* What you will do *
Show every line from the data below that includes "this".

* Extracted records *

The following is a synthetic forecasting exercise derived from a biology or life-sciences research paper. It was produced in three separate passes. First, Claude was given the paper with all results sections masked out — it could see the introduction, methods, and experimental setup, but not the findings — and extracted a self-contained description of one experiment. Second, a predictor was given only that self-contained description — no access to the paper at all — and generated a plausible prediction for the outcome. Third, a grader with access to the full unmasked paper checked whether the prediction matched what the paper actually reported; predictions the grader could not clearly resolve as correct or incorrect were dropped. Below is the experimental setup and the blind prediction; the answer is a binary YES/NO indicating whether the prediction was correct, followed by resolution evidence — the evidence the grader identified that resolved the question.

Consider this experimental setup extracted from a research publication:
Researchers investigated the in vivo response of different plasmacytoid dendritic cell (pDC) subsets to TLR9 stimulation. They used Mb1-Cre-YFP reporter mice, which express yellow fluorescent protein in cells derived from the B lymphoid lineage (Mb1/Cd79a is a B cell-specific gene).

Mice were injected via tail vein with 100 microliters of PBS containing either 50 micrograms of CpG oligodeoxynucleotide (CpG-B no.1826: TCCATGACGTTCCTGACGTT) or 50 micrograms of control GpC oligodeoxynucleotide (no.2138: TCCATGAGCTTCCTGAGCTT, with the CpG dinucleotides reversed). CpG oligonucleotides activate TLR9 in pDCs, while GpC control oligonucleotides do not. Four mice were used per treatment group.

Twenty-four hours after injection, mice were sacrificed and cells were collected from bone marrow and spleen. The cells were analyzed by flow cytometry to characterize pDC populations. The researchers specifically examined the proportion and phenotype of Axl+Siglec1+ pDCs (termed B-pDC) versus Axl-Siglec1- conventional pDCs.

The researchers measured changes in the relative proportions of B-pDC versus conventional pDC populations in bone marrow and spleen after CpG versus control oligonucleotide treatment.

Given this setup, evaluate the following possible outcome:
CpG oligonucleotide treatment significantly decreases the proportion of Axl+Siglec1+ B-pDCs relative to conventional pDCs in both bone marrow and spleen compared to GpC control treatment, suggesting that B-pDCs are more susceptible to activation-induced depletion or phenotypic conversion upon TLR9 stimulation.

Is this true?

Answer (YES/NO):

* Answer *
Consider this experimental setup extracted from a research publication:
Given this setup, evaluate the following possible outcome:
Is this true?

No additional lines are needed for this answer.